:: Задача ::
Пожалуйста, напишите продолжение фрагмента об американском радикализме, начиная сразу после его последнего предложения.

━━━━━ Фрагмент документа ━━━━━

Не доктрины Бабёфа, Маркса или Ленина создали то, что кажется коренной разновидностью американского радикализма. Их убеждения, и особенно убеждения Маркса, нашли здесь признание. Бывают моменты в интеллектуальном или промышленном развитии, когда умы людей становятся посевными площадями для идей, принесенных извне. Были века, когда мистические идеи христианского Востока сеялись и укоренялись в варварских умах Запада. Были годы, когда либеральные идеи Французской революции проносились по Италии, Германии и Нидерландам. И многое из того, что мы называем радикальным в Америке, — это просто иностранные семена, энергично растущие в нашей почве, но еще не акклиматизированные, как они растут также в России и Новой Зеландии. И многое не является американским ни в каком смысле, а скорее чисто чуждыми идеями иммигрантов — отдельных людей среди нас. Не зря здесь были Троцкий и марксисты, синдикалисты, нигилисты и коммунисты из половины Европы. Мы были подвержены каждому микробу радикализма, когда-либо выведенному в Старом Свете; однако ни молодой профессор, читающий лекции о перераспределении богатства, ни русский грузчик, который в Нижнем Нью-Йорке ждет пролетарской революции, не представляют по-настоящему американский радикализм. Это идеи, и это люди, у которых наша беспокойная молодежь заимствует, но они еще не являются, и, возможно, никогда не будут, американскими.

━━━━━ Представленные данные ━━━━━

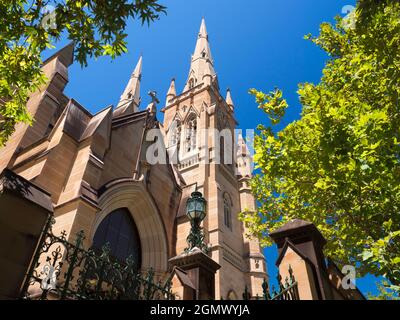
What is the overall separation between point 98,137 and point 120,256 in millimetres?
5038

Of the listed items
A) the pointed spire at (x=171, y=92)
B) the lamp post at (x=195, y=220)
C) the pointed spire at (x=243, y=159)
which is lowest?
the lamp post at (x=195, y=220)

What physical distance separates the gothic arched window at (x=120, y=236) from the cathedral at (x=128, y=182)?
4 cm

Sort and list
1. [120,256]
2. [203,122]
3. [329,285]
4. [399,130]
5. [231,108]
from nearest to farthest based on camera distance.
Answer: [329,285]
[399,130]
[120,256]
[203,122]
[231,108]

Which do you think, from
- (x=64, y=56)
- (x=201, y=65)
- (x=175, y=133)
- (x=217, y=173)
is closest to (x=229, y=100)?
(x=201, y=65)

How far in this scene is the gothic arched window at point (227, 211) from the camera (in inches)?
854

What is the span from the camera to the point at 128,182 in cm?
1405

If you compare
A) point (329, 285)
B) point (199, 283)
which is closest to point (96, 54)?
point (199, 283)

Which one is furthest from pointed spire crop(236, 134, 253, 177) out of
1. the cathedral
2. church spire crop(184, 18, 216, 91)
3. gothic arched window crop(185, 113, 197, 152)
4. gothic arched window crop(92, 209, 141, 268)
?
gothic arched window crop(92, 209, 141, 268)

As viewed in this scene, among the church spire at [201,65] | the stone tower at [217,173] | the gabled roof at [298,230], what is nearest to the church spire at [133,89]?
Result: the stone tower at [217,173]

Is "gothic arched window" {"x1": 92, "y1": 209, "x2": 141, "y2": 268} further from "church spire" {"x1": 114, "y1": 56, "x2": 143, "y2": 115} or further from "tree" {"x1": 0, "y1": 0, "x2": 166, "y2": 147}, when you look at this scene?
"church spire" {"x1": 114, "y1": 56, "x2": 143, "y2": 115}

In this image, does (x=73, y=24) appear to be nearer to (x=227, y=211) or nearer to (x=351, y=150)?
(x=351, y=150)

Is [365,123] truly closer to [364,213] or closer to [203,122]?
[364,213]

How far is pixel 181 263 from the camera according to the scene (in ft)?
23.2

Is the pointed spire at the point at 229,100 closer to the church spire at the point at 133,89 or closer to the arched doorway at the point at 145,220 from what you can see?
the church spire at the point at 133,89
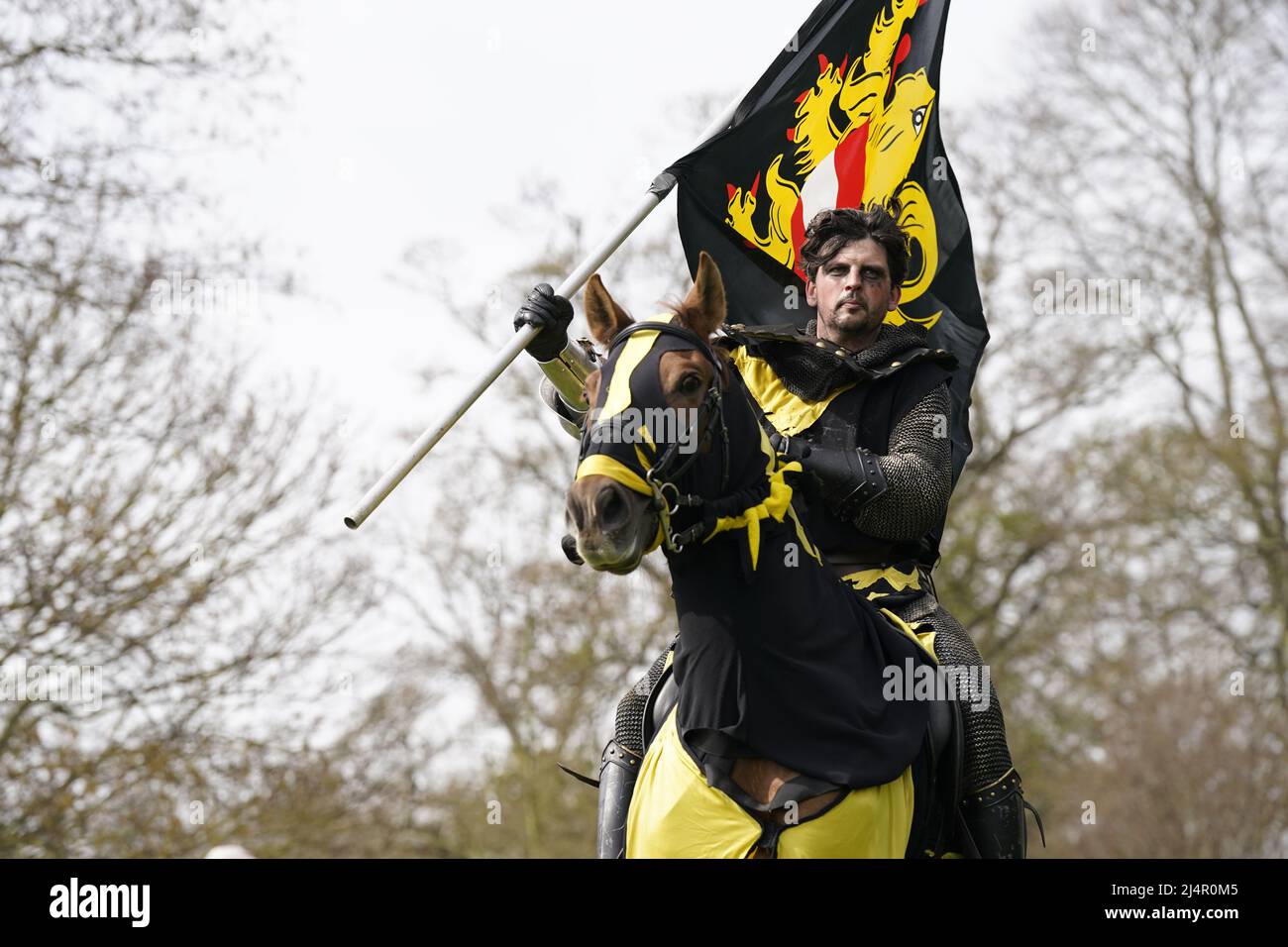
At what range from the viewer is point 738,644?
5.26m

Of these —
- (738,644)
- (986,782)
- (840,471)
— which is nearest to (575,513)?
(738,644)

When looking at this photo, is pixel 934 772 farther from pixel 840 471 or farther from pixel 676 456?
pixel 676 456

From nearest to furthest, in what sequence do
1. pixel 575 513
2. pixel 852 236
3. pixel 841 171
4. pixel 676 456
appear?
pixel 575 513
pixel 676 456
pixel 852 236
pixel 841 171

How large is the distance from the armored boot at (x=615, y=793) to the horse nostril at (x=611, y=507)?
1874 mm

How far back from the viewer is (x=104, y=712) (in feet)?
51.9

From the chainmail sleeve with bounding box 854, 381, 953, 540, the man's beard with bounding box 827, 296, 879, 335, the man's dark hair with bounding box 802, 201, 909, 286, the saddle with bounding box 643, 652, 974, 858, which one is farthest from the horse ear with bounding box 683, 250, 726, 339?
the man's dark hair with bounding box 802, 201, 909, 286

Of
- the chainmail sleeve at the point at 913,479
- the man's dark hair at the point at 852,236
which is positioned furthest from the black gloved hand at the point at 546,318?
the man's dark hair at the point at 852,236

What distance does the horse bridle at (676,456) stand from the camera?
4.79m

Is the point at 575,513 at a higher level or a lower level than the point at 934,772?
higher

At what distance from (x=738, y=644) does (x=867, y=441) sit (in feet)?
5.10

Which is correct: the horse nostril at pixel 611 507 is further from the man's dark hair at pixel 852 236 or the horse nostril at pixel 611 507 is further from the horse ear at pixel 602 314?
the man's dark hair at pixel 852 236

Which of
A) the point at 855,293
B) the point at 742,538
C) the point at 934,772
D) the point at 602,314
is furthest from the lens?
the point at 855,293

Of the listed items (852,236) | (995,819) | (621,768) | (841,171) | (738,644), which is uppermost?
(841,171)
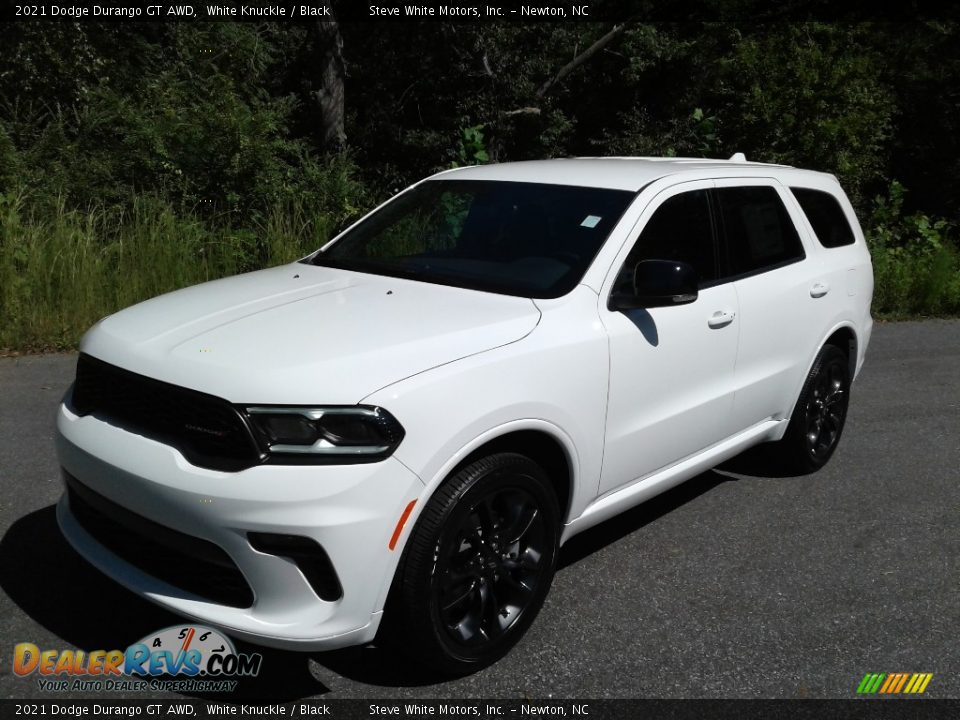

━━━━━

:: Результат ::
К счастью, пока еще не трудно отделить иностранный радикализм от коренного. Есть нечто как в нашей наследственности, так и в нашей среде, что делает американский ум плохой почвой для семян иностранных идеологий. Они проливаются на нас дождем, они прорастают, но они не дают урожая. Мы слишком самодостаточны, слишком конкретны; наш Новый Свет держал нас слишком весело занятыми; небеса возможностей склонились слишком низко над этой благословенной Америкой, чтобы недовольство, ведущее к мечтательности, и угнетение, вызывающее бунт, стали обычным явлением среди нас. Мы, «старые американцы», по крайней мере этого поколения, — плохой материал для большевизма; даже как социалисты мы никогда не бываем убеждены более чем наполовину. Наш радикализм был другой породы.

Действительно, радикализм, подобно религии и морской воде, окрашивается в зависимости от атмосферы, в которой он находится. Французский радикал обладает ясностью и эгоцентричным духом современного французского ума. Он одалживает идеи, но не распространяет их. Английский радикал ищет свои цели путем прямого политического действия в хорошей английской манере. И у коренного американца тоже есть свой собственный путь. То, что его сущностное качество радикализма часто упускалось из виду, в то время как этот термин трепали ораторы на ящиках из-под мыла и приверженцы бомбы, естественно, но прискорбно для ясного мышления.

Наш доморощенный радикализм был физическим и моральным, а не интеллектуальным. Это была подлинная попытка разрушить и перестроить, но ее обычно не называли радикализмом, так как этот термин обычно применялся к радикальному мышлению, к интеллектуальному радикализму революционных организаций и протестующих против социального порядка. Нашими эффективными радикалами были лидеры, а не противники американского общества. Это были бизнесмены, филантропы, педагоги, а не лидеры забастовок, социальные работники и философы.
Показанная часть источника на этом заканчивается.